··· Data records

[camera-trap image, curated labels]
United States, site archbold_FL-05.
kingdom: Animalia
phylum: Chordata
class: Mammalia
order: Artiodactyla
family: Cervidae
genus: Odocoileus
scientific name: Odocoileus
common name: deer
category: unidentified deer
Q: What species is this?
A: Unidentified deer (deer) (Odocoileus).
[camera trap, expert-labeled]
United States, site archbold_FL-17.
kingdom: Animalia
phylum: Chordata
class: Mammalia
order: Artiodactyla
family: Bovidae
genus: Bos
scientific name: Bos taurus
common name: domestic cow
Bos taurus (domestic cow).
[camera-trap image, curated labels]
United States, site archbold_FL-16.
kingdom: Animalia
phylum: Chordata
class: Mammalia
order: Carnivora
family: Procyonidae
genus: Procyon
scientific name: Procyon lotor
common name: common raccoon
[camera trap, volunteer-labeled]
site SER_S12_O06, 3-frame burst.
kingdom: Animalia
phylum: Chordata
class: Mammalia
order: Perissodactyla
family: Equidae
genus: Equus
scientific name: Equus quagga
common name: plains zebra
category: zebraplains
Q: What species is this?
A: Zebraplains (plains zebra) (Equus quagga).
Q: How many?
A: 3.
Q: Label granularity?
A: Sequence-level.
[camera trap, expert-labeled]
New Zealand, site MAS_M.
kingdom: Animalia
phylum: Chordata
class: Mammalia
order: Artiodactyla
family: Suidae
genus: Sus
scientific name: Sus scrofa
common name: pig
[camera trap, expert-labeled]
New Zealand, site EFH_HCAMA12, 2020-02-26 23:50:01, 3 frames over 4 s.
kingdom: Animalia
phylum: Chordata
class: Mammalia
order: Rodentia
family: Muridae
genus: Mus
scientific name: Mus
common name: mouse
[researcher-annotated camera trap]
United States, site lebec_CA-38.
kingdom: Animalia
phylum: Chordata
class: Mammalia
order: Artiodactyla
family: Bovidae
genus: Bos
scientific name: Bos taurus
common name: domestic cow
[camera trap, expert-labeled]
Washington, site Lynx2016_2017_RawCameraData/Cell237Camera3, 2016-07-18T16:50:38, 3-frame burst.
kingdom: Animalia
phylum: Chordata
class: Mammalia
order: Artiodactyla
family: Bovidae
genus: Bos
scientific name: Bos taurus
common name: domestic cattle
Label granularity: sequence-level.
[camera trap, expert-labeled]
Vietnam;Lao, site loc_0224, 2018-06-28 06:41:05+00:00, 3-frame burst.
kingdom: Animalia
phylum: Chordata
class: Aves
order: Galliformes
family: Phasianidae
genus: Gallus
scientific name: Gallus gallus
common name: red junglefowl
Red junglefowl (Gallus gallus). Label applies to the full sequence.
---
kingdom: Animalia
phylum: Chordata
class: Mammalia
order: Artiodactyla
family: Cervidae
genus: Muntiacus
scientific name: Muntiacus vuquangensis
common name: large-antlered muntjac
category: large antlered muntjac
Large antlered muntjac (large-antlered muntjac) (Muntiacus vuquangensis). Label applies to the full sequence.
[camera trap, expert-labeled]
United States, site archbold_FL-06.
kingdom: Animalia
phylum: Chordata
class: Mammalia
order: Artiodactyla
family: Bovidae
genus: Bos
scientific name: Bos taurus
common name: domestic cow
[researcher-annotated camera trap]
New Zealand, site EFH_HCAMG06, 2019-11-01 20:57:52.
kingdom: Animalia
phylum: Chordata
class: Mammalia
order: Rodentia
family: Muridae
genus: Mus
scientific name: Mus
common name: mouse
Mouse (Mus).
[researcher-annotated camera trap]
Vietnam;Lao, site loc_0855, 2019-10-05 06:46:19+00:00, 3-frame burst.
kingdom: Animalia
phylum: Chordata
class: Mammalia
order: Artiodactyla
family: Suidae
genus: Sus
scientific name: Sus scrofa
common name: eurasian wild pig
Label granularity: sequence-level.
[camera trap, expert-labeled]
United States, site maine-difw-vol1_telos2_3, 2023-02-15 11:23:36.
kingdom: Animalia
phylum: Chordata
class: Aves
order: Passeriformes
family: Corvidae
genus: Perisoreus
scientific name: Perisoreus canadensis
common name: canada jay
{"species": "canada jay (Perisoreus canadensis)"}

······

Tell me how many lines of the records include the word "States", and say nothing else.

6